START PASSAGE PROVIDED
How It Relates to Marketing
While the Nine-Box Matrix is rooted in corporate strategy, marketing teams use it to make portfolio decisions at multiple levels:
- Brand portfolio strategy — deciding which brands receive growth investment, maintenance investment, or harvesting based on category attractiveness and brand position.
- Product portfolio prioritization — allocating marketing budget, headcount, and roadmap priority across product lines.
- Segment and channel investment — applying the framework to customer segments or marketing channels by treating each as a “business” with its own attractiveness and competitive strength.
- Market and geographic prioritization — guiding which markets receive expansion investment versus maintenance support.
- Campaign portfolio management — evaluating campaign categories against their market attractiveness and the brand’s relative position.
END PASSAGE PROVIDED
START PROVIDED MATERIAL
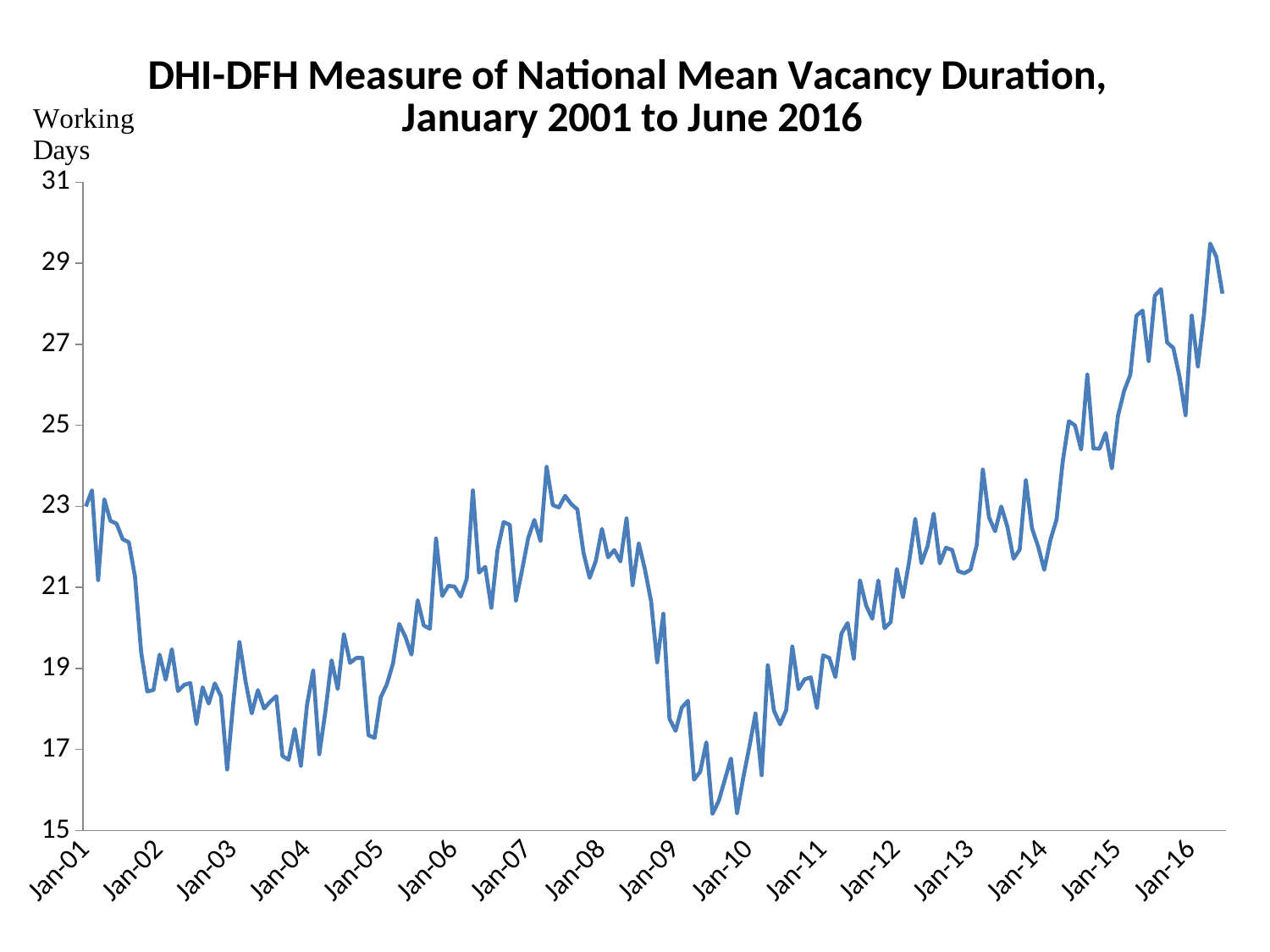
How many lines (data series) are plotted on the chart? 1 What is the title of the chart? DHI-DFH Measure of National Mean Vacancy Duration, January 2001 to June 2016 How many year labels (Jan-01 through Jan-16) are shown on the x axis? 16 Is the value at Jan-07 greater or less than 21? greater What kind of chart is shown on the slide? line chart What unit is shown on the vertical axis label? Working Days Is the value at Jan-04 greater or less than 19? less In which year does the line reach its highest point? 2016 Is the value at Jan-16 greater or less than 25? greater Does the line generally rise or fall between Jan-10 and Jan-16? rise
END PROVIDED MATERIAL
▶ **TASK SET**
**a.** Reproduce the portion of the passage on the Nine-Box Matrix in marketing that begins at the words "- Product portfolio" and stops after "and competitive strength.", substituting "staffing" for "headcount".
**b.** Using the passage on the Nine-Box Matrix in marketing, answer the following:
(i) Which three things are allocated across product lines under product portfolio prioritization?
(ii) Under segment and channel investment, each customer segment or marketing channel is treated as what?
(iii) What does market and geographic prioritization guide?

▶ **SOLUTIONS TO THE EXERCISE**
**a.**
- Product portfolio prioritization — allocating marketing budget, staffing, and roadmap priority across product lines.
- Segment and channel investment — applying the framework to customer segments or marketing channels by treating each as a “business” with its own attractiveness and competitive strength.

**b.**
(i) Marketing budget, headcount, and roadmap priority.
(ii) As a "business" with its own attractiveness and competitive strength.
(iii) Which markets receive expansion investment versus maintenance support.